— start of SELECTED TEXT —

My friend gave me their old laptop before they left town. I was going to install linux on it and use it for a server.
I have basically given up doing anything because the BIOS is locked with a Secure Boot supervisor password which I guess they forgot about being there.
I’ve sent a message asking if they happen to remember it and would feel comfortable sharing it if it is not one they use for anything else. But the odds of both those things being the case are slim and I don’t feel good about trying to get someone to share any password. Especially since it was so kind to just give me the machine in the first place. It’s not practical to physically get the device and the person together in the near future.
It’s impossible (or past my skill level) to install linux on this thing without the freaking password. I did manage to install windows. Last time I did that it was win2k. It will boot OK but I can’t use that to circumvent the lock. But Ubuntu and a couple other distros are no gos.
It is so fucked that computers can be rendered bricks like this. Obviously yet another way to design in obsolescence disguised as a security feature. Encryption is one thing; this is independent of any data.
Gaaaaaah I spent most of the weekend trying to install linux on this otherwise perfectly functional machine. I think it’s toast though.
A lot of the time motherboards have a two pins you can short to reset the BIOS to the factory install. Not sure if older laptops or laptops in general have them or not though.
Dell has an info page that shows reseating a motherboard CMOS battery to reset the bios https://www.dell.com/support/kbdoc/en-us/000124377/how-to-perform-a-bios-or-cmos-reset-and-clear-the-nvram-on-dell-systems
Oh actually I came across something like this for my device except it seemed like it had a high chance of error and really frying the machine so I skipped it. Maybe I will return to it assuming the password doesn’t magically appear in the near future.
I did try removing both batteries and the RAM and letting it sit for a few hours in hopes it would reset because I read something on a forum about that. I wasn’t too hopefully it would work and it sure didn’t.
It’s not really likely to fry anything. The CMOS battery is separate from the device’s regular batteries, it’s usually a little watch battery, there to keep bios settings and run the clock.
glans is probably talking about jumper pins located on the board to reset the password, which could cause some troubles if you jump the wrong pins, though probably not complete machine death.
Modern dell machines will require you to call in to support, where you give part of the serial and they give you a master unlock.

— end of SELECTED TEXT —
— start of ENTRIES SHOWN —

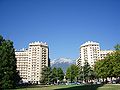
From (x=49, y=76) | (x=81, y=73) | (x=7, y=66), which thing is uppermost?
(x=81, y=73)

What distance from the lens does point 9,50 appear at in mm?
75188

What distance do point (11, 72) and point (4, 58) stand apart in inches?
158

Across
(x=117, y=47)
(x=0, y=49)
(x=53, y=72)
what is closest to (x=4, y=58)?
(x=0, y=49)

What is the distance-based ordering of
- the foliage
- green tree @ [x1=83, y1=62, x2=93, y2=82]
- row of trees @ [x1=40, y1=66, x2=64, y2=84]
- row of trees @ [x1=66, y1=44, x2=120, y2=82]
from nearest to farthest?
the foliage < row of trees @ [x1=66, y1=44, x2=120, y2=82] < green tree @ [x1=83, y1=62, x2=93, y2=82] < row of trees @ [x1=40, y1=66, x2=64, y2=84]

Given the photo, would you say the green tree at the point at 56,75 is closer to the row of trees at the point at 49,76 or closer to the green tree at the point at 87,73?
the row of trees at the point at 49,76

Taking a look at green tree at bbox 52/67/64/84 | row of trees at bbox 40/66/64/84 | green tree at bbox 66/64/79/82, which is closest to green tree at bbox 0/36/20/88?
row of trees at bbox 40/66/64/84

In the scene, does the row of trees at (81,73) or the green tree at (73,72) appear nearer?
the row of trees at (81,73)

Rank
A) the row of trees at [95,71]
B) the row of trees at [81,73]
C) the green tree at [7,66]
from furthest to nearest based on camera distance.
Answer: the row of trees at [81,73] → the row of trees at [95,71] → the green tree at [7,66]

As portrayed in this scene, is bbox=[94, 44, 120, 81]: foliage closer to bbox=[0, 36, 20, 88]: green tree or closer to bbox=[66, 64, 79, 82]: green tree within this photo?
bbox=[0, 36, 20, 88]: green tree

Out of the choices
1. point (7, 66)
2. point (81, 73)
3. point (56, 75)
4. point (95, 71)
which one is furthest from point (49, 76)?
point (7, 66)

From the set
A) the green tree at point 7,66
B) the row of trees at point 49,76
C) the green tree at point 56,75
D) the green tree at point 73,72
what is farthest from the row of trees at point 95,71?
the green tree at point 7,66

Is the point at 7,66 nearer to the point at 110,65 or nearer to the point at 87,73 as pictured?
the point at 110,65

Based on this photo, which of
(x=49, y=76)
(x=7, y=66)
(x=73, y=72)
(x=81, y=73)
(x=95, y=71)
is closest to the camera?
(x=7, y=66)

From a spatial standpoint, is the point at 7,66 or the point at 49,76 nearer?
the point at 7,66
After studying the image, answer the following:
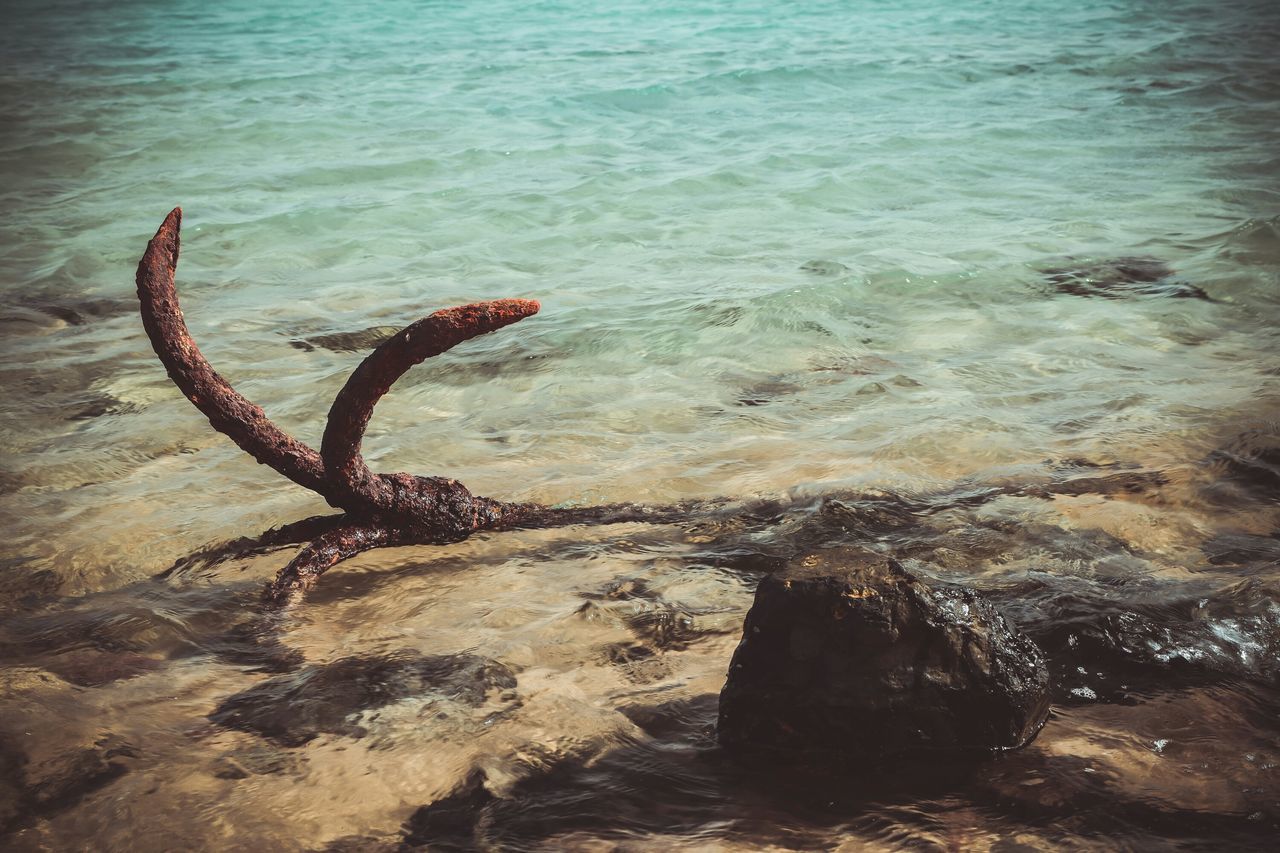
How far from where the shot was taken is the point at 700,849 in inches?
66.0

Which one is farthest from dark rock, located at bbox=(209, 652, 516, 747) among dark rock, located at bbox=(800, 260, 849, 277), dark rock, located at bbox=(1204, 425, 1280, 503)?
dark rock, located at bbox=(800, 260, 849, 277)

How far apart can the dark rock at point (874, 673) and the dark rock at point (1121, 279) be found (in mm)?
4161

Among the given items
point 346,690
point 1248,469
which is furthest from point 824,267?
point 346,690

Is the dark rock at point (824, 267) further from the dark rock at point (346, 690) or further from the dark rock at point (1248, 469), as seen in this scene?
the dark rock at point (346, 690)

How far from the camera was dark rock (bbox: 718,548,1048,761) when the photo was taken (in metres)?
1.80

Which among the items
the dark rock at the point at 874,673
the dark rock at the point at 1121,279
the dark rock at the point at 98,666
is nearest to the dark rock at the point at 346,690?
the dark rock at the point at 98,666

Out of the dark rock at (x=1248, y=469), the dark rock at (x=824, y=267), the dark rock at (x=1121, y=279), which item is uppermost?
the dark rock at (x=824, y=267)

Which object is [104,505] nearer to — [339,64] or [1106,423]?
[1106,423]

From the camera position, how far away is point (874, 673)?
1.79 m

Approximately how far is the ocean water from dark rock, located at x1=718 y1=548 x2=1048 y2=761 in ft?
0.28

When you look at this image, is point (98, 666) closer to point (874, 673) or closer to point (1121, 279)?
point (874, 673)

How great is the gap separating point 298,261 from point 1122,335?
4907 millimetres

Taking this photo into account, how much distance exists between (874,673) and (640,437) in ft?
7.11

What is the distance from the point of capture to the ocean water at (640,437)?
184 centimetres
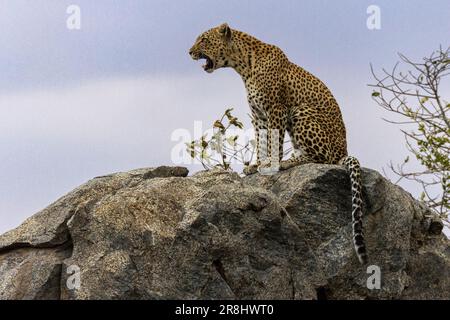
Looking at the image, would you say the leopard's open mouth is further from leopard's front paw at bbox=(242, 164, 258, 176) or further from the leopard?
leopard's front paw at bbox=(242, 164, 258, 176)

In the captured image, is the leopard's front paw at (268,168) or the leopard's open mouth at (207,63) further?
the leopard's open mouth at (207,63)

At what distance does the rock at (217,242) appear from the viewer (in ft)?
34.3

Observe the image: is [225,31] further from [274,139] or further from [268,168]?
[268,168]

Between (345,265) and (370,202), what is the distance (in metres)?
1.04

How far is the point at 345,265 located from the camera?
11555 mm

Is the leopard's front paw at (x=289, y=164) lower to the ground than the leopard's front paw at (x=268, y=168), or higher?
higher

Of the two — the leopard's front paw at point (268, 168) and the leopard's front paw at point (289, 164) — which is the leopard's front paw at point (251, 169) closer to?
the leopard's front paw at point (268, 168)

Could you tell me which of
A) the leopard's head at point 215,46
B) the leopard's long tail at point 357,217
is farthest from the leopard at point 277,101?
the leopard's long tail at point 357,217

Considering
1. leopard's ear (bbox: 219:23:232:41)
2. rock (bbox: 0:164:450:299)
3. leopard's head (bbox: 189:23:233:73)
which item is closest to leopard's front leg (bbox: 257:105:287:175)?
rock (bbox: 0:164:450:299)

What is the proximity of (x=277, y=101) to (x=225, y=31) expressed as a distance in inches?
64.2

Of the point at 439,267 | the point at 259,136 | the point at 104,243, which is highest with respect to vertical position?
the point at 259,136
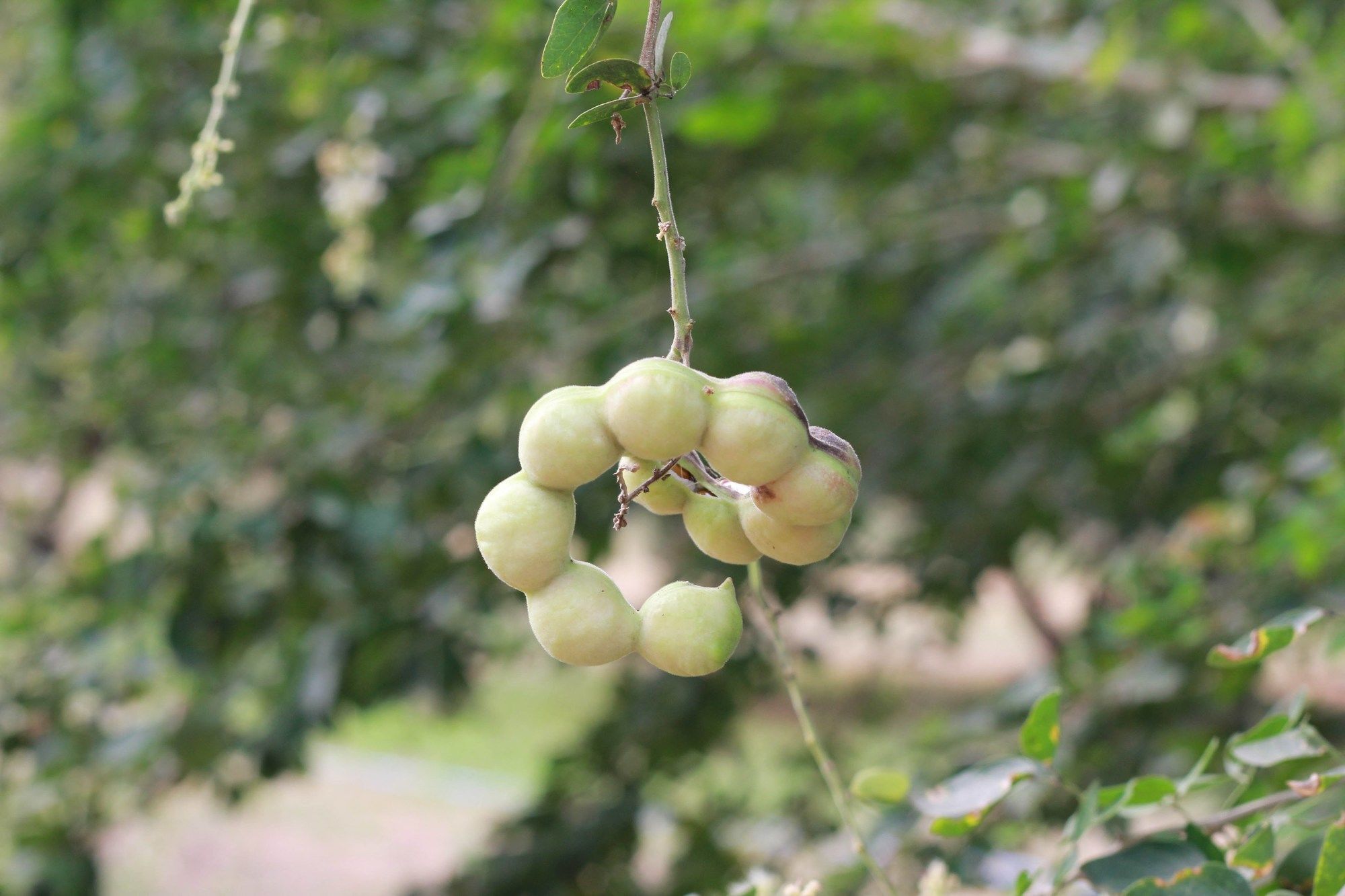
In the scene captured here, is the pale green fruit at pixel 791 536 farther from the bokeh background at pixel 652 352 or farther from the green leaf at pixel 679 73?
the bokeh background at pixel 652 352

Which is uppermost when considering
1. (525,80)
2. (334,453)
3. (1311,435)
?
(525,80)

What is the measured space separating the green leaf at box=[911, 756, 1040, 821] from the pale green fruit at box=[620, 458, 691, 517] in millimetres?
262

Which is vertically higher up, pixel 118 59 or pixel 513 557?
pixel 118 59

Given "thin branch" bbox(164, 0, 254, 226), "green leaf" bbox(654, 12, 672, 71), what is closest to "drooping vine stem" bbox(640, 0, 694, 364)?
"green leaf" bbox(654, 12, 672, 71)

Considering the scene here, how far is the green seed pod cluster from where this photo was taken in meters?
0.43

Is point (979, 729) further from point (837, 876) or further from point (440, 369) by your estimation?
point (440, 369)

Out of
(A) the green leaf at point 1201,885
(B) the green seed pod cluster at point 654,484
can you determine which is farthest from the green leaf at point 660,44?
(A) the green leaf at point 1201,885

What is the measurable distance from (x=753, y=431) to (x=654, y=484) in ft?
0.25

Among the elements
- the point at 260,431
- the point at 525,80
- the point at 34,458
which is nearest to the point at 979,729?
the point at 525,80

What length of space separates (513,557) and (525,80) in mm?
1091

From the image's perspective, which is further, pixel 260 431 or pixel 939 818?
pixel 260 431

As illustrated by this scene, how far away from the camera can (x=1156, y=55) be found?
1.85 m

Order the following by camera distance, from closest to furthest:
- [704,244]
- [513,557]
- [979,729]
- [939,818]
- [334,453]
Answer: [513,557] → [939,818] → [979,729] → [334,453] → [704,244]

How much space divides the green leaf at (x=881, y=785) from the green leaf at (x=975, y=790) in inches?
0.6
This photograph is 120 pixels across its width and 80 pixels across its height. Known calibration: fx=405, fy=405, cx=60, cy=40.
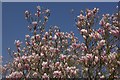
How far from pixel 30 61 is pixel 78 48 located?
112 centimetres


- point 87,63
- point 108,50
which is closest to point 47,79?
point 87,63

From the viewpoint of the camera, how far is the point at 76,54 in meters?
9.16

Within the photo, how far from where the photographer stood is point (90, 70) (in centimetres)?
778

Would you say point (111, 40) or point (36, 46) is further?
point (36, 46)

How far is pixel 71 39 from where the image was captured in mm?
10359

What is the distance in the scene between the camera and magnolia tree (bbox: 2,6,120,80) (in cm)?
763

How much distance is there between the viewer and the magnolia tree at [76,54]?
7.63 meters

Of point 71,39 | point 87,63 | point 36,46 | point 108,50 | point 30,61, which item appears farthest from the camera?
point 71,39

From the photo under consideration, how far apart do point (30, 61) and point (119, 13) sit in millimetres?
2284

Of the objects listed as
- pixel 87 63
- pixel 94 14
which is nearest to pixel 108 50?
pixel 87 63

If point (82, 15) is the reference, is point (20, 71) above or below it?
below

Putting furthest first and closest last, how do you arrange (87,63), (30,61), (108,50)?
(30,61), (108,50), (87,63)

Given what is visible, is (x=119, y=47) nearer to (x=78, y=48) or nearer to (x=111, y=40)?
(x=111, y=40)

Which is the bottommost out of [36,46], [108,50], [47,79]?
[47,79]
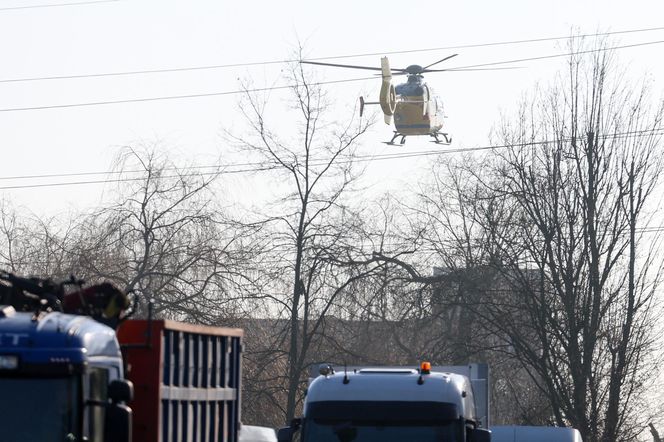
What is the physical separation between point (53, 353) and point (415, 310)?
30029mm

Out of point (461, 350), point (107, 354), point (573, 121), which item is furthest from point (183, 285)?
point (107, 354)

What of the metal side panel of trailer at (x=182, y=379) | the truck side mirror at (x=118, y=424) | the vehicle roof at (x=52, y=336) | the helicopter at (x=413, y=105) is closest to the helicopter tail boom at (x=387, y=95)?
the helicopter at (x=413, y=105)

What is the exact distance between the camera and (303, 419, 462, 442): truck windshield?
13.5m

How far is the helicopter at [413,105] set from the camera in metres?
41.3

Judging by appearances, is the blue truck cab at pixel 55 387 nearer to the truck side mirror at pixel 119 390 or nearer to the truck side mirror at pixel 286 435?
the truck side mirror at pixel 119 390

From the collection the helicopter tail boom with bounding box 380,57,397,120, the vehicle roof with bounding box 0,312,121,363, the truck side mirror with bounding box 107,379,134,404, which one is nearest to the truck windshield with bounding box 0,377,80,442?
the vehicle roof with bounding box 0,312,121,363

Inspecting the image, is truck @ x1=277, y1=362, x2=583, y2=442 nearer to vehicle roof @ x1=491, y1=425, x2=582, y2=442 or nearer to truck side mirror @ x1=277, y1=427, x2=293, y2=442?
truck side mirror @ x1=277, y1=427, x2=293, y2=442

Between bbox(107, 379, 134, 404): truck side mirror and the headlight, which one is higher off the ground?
the headlight

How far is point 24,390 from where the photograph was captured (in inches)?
355

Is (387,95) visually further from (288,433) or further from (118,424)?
(118,424)

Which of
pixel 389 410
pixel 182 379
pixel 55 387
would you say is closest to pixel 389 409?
pixel 389 410

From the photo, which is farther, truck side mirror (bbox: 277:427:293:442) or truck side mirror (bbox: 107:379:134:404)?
truck side mirror (bbox: 277:427:293:442)

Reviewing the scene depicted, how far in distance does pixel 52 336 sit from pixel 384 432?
514cm

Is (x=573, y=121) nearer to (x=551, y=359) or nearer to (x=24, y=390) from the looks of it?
(x=551, y=359)
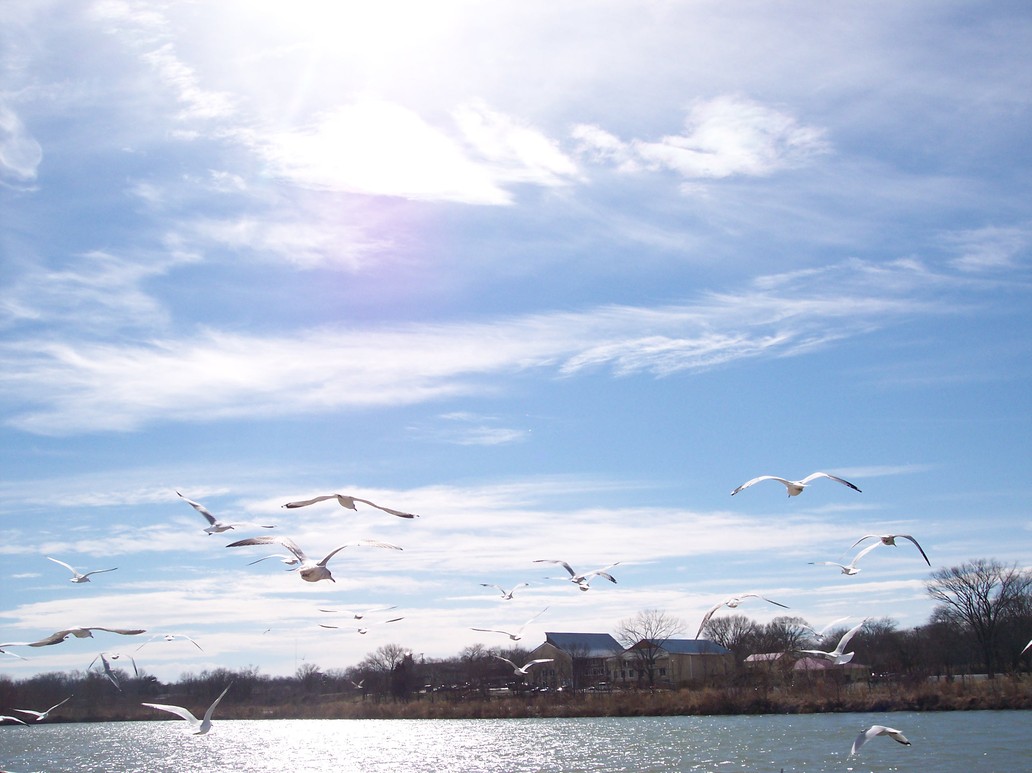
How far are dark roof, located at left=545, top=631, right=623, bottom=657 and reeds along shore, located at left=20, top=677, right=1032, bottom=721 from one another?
46.1 metres

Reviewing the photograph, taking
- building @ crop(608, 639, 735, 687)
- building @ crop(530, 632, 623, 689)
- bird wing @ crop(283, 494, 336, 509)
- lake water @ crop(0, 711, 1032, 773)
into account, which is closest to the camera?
bird wing @ crop(283, 494, 336, 509)

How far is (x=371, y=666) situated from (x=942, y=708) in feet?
253

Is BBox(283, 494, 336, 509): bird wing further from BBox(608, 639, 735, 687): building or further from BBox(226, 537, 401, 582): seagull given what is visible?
BBox(608, 639, 735, 687): building

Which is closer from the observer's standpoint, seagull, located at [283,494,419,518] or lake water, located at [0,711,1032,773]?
seagull, located at [283,494,419,518]

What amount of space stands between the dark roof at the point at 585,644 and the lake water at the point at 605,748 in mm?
53176

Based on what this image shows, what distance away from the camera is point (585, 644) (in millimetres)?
155625

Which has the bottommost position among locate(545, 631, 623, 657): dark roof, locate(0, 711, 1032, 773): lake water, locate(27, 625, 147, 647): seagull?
locate(0, 711, 1032, 773): lake water

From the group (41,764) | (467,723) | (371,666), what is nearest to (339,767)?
(41,764)

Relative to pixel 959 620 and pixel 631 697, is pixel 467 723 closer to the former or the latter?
pixel 631 697

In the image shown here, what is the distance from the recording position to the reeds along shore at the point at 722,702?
6228cm

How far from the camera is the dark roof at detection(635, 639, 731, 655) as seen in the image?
419 ft

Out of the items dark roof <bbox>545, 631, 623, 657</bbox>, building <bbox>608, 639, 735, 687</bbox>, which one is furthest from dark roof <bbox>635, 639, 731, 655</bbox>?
dark roof <bbox>545, 631, 623, 657</bbox>

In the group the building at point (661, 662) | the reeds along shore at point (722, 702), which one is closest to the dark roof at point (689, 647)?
the building at point (661, 662)

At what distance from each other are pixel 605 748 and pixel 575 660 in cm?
7814
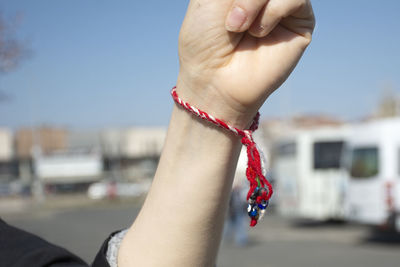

— end of ENTRIES SHOWN —

- **JOB 1**
Copy the lines of the listing verbatim, starting at its first line and ending after the line that contains "the foliage <", including both of those lines. Omit the pictures from your answer.
- **JOB 2**
Continue the discussion of the BIOS-locked laptop from the point where it stops.

- **EXERCISE ANSWER 1**
From (x=49, y=76) | (x=81, y=73) | (x=7, y=66), which thing is uppermost?
(x=81, y=73)

What distance from the lens does point 9,50 appear at in mm?
75188

What distance do point (11, 72) and point (4, 58) stand apart in inches?
158

Across
(x=117, y=47)
(x=0, y=49)
(x=53, y=72)
what is closest to (x=4, y=58)?
(x=0, y=49)

What is the distance-based ordering of
- the foliage
- green tree @ [x1=83, y1=62, x2=93, y2=82]
- row of trees @ [x1=40, y1=66, x2=64, y2=84]
- row of trees @ [x1=66, y1=44, x2=120, y2=82]
from nearest to farthest?
the foliage < row of trees @ [x1=66, y1=44, x2=120, y2=82] < green tree @ [x1=83, y1=62, x2=93, y2=82] < row of trees @ [x1=40, y1=66, x2=64, y2=84]

- **EXERCISE ANSWER 2**
Gone are the days of the cmos reset. The sysadmin at work was fired for being racist, then asked for a consultants fee to unlock the machines he didn’t write down the passwords for.
yeah but in this case, it was like 50 mini workstations so it’d basically be replacing all 50 machines.
My machine is Acer and apparently you can bring it to an “acer service centre” (whatever that is) and they will fix for a fee rumored to be about $100.
I once bought a 2014 era thinkpad laptop that was locked with a supervisor password and I was able to remove it by using tweezers to short 2 pins on the password chip.
- I located the password chip on the motherboard. I think it was an 8 pin chip.
- I press tweezers to 2 pins. I don’t remember which pin this was. I think it was gnd to something else. The intention here was to make the chip unreadable.
- I enter the bios and navigate to the screen for setting a supervisor password. Because the motherboard could not read the chip, the mother board thinks that there is no password.
- When I have the “set advisor password prompt” open, I removed the pin short. I typed a new password and press accept. The bios overwrites the old password on the chip.
- Reboot the machine and remove the password by typing the password that you created.
that isnt forced obsolescence, it’s a security feature that is working correctly.
It prevents people from messing with your secure boot keys for example, which is useful to make sure things haven’t been tampered with software wise.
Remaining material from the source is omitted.